The I2S peripheral needs to be clocked''

So it needs to have a clock (either external or system clock) even in slave mode? I am changing the frequency of the ''system clock'' (from 8 MHz in sleep to 64 MHz in run mode) and therefore also the clock for the I2S peripheral. The I2S block diagram in the reference manual (p739) says that it has its own clock generator. So my question is: does it hurt when the input to the clock generator isn't constant (i.e. 64 MHz)?

Posted on October 30, 2013 at 18:26

The I2S is part of the SPI peripheral, in SPI mode it uses the APB bus clock to generate a shifting clock. In I2S mode this base clock can come from the sources in the clock tree (I2SxCLK from I2S_CKIN or SYSCLK), and then divided down by the ''I2S clock generator'' which has a more complex divide down circuit (8-bit + 1/2 a bit ODD/EVEN) compared to the 3-bit for the SPI interface.

Unless I've got my master/slave functions mixed up the generation of the clock is a MASTER issue, the SLAVE derives clocking from a master.

The provision of an external clock source for a master (I2S_CKIN), is that the STM32 is awful at clock generation at desirable frequencies.
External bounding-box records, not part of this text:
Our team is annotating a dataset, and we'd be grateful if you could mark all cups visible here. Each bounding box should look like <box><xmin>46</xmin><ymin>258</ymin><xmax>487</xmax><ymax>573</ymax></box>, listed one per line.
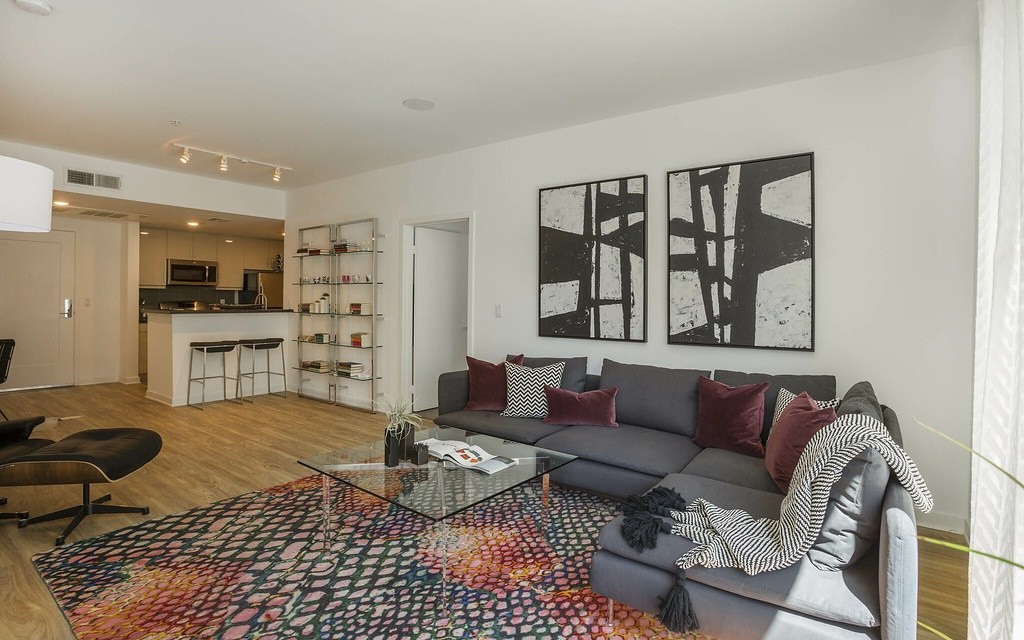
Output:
<box><xmin>310</xmin><ymin>304</ymin><xmax>315</xmax><ymax>313</ymax></box>
<box><xmin>352</xmin><ymin>275</ymin><xmax>360</xmax><ymax>283</ymax></box>
<box><xmin>342</xmin><ymin>275</ymin><xmax>350</xmax><ymax>283</ymax></box>
<box><xmin>301</xmin><ymin>303</ymin><xmax>310</xmax><ymax>312</ymax></box>
<box><xmin>350</xmin><ymin>303</ymin><xmax>361</xmax><ymax>314</ymax></box>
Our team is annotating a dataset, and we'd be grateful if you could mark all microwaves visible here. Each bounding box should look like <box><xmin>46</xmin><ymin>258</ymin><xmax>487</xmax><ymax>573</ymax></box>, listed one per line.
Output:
<box><xmin>168</xmin><ymin>259</ymin><xmax>219</xmax><ymax>285</ymax></box>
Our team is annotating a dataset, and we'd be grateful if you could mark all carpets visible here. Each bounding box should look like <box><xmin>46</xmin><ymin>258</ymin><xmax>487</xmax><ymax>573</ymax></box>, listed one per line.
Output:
<box><xmin>29</xmin><ymin>439</ymin><xmax>725</xmax><ymax>640</ymax></box>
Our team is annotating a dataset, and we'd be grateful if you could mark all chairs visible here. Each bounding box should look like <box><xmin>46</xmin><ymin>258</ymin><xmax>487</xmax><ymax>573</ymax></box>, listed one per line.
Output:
<box><xmin>0</xmin><ymin>415</ymin><xmax>163</xmax><ymax>547</ymax></box>
<box><xmin>0</xmin><ymin>338</ymin><xmax>16</xmax><ymax>421</ymax></box>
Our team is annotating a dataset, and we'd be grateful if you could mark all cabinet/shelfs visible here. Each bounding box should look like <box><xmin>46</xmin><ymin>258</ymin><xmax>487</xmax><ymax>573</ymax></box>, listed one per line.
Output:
<box><xmin>140</xmin><ymin>228</ymin><xmax>283</xmax><ymax>291</ymax></box>
<box><xmin>292</xmin><ymin>216</ymin><xmax>386</xmax><ymax>416</ymax></box>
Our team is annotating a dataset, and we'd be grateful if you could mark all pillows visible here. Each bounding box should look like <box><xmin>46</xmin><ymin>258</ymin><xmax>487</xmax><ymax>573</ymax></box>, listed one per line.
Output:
<box><xmin>521</xmin><ymin>357</ymin><xmax>588</xmax><ymax>394</ymax></box>
<box><xmin>838</xmin><ymin>380</ymin><xmax>885</xmax><ymax>425</ymax></box>
<box><xmin>462</xmin><ymin>353</ymin><xmax>524</xmax><ymax>411</ymax></box>
<box><xmin>713</xmin><ymin>369</ymin><xmax>837</xmax><ymax>448</ymax></box>
<box><xmin>499</xmin><ymin>359</ymin><xmax>566</xmax><ymax>419</ymax></box>
<box><xmin>763</xmin><ymin>391</ymin><xmax>839</xmax><ymax>496</ymax></box>
<box><xmin>598</xmin><ymin>357</ymin><xmax>711</xmax><ymax>437</ymax></box>
<box><xmin>691</xmin><ymin>373</ymin><xmax>772</xmax><ymax>459</ymax></box>
<box><xmin>807</xmin><ymin>446</ymin><xmax>891</xmax><ymax>572</ymax></box>
<box><xmin>765</xmin><ymin>387</ymin><xmax>840</xmax><ymax>451</ymax></box>
<box><xmin>542</xmin><ymin>384</ymin><xmax>622</xmax><ymax>428</ymax></box>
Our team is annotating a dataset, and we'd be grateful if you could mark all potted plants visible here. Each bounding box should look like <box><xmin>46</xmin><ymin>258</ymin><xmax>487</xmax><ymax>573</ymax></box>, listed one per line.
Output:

All the dividers are integer, and based on decimal crystals (ie 12.000 MHz), and not audio magic crystals (ie 12.288 MHz, 11.2896 MHz)

For a stable clock on an audio master, I'd probably look to push HSE out of MCO, and pulling than back in I2S_CKIN. Or use an external oscillator at a magic frequency, and use HSE_IN + I2S_CKIN, this however would preclude USB operation.